O Escudeiro representa um passado que não podia continuar. Pero substitui o escudeiro na
vida, mas não no coração dela. Simboliza a burguesia a substituir a classe nobre na vida, mas
não no coração dos portugueses, naquela época.

CARACTERIZAÇÃO DAS PERSONAGENS

 INÊS PEREIRA
É a personagem fundamental da peça. Podemos caracterizá-la em três fases: enquanto
solteira; após o primeiro casamento com o escudeiro e, finalmente, depois do
matrimónio contraído com Pero Marques.
Inicialmente era preguiçosa, alegre, vaidosa e um pouco maldizente.
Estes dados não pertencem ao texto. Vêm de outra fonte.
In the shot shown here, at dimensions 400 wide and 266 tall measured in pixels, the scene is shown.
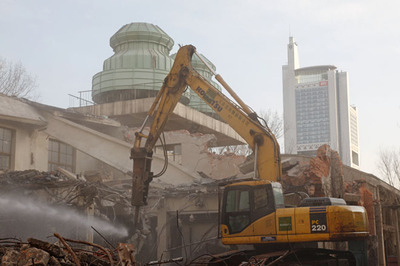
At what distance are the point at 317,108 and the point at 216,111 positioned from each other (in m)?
113

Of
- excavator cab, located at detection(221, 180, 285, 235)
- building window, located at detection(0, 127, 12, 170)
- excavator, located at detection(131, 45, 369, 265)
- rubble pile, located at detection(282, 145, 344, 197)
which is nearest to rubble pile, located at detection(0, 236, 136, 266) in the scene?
excavator, located at detection(131, 45, 369, 265)

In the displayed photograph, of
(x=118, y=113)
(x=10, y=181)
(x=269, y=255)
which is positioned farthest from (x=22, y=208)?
(x=118, y=113)

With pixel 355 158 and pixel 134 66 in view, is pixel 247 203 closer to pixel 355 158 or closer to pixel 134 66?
pixel 134 66

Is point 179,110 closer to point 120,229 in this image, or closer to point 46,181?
point 120,229

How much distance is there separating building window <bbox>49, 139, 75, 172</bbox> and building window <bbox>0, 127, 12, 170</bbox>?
2.40 m

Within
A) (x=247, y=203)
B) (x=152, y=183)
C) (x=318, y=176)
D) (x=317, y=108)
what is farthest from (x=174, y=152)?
(x=317, y=108)

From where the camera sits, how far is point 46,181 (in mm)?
17516

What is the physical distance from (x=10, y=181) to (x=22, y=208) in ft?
3.18

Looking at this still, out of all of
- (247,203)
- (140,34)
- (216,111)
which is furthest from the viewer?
(140,34)

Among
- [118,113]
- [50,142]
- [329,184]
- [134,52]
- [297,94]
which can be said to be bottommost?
[329,184]

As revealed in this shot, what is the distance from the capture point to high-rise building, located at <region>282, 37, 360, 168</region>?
119 m

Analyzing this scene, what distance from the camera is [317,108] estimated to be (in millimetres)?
125375

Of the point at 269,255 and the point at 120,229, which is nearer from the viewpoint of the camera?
the point at 269,255

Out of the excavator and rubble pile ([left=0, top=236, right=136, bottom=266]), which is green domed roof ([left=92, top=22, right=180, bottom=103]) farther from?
rubble pile ([left=0, top=236, right=136, bottom=266])
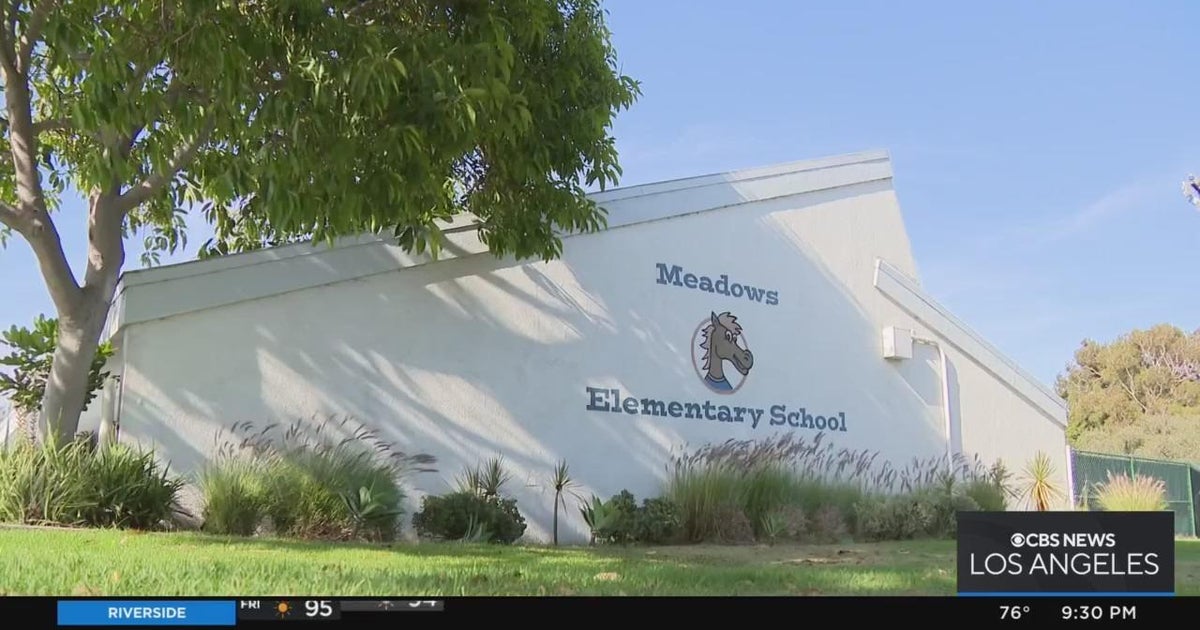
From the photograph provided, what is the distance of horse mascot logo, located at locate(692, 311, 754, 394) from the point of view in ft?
44.5

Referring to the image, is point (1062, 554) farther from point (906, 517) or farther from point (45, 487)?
point (906, 517)

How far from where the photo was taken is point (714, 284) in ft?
46.0

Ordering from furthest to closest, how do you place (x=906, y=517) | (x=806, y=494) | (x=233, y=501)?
1. (x=906, y=517)
2. (x=806, y=494)
3. (x=233, y=501)

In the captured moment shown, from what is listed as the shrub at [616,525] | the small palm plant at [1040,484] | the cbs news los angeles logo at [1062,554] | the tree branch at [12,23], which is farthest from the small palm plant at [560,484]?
the small palm plant at [1040,484]

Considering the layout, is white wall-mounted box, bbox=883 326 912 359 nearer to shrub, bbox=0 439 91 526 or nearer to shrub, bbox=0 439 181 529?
shrub, bbox=0 439 181 529

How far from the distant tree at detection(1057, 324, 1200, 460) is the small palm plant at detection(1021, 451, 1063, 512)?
1838 centimetres

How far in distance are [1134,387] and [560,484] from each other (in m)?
32.2

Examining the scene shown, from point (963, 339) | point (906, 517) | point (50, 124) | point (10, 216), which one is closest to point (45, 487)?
point (10, 216)

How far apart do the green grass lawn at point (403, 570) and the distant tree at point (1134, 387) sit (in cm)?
2884
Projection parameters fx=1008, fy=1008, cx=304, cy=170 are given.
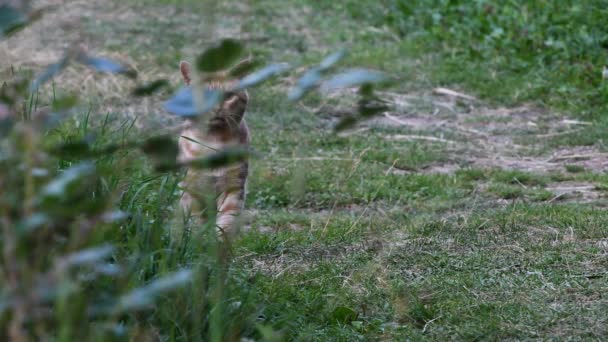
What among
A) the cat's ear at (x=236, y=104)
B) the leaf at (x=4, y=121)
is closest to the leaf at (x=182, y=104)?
the leaf at (x=4, y=121)

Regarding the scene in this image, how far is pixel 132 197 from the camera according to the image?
426cm

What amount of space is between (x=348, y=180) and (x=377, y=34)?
5.19 metres

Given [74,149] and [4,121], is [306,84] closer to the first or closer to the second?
[74,149]

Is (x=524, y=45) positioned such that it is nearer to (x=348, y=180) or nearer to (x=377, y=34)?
(x=377, y=34)

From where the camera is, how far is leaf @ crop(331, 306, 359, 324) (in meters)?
4.17

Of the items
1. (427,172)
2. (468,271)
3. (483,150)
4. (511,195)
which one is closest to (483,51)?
(483,150)

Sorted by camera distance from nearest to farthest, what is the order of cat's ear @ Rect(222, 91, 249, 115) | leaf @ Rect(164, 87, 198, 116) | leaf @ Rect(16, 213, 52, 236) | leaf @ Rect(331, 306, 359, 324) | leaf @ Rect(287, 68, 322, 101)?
1. leaf @ Rect(16, 213, 52, 236)
2. leaf @ Rect(287, 68, 322, 101)
3. leaf @ Rect(164, 87, 198, 116)
4. leaf @ Rect(331, 306, 359, 324)
5. cat's ear @ Rect(222, 91, 249, 115)

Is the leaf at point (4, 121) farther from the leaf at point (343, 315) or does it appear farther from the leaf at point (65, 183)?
the leaf at point (343, 315)

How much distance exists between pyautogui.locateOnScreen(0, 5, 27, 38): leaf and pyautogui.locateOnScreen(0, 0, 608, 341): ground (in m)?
0.79

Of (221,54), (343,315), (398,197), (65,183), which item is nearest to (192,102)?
(221,54)

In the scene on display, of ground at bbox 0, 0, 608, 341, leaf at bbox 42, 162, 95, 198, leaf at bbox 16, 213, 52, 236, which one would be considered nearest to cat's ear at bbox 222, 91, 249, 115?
ground at bbox 0, 0, 608, 341

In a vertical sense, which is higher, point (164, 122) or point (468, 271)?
point (468, 271)

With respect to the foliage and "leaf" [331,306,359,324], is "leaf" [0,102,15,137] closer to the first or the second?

Por outro lado,
não exigia luxos nem riquezas. Queria um homem que lhe proporcionasse uma vida
alegre, ainda que pobre.
A segunda Inês, casada em primeiras núpcias, modificou-se em função da severidade
do escudeiro, que a mantinha fiel e obediente às suas imposições.
A terceira Inês é o resultado de uma transformação profunda, provocada pelo
comportamento cínico do escudeiro. Aceitou Pero Marques como marido pois desta
forma teria toda a liberdade desejada e poderia vingar nele as afrontas recebidas
anteriormente, transformando Pero num super- asno.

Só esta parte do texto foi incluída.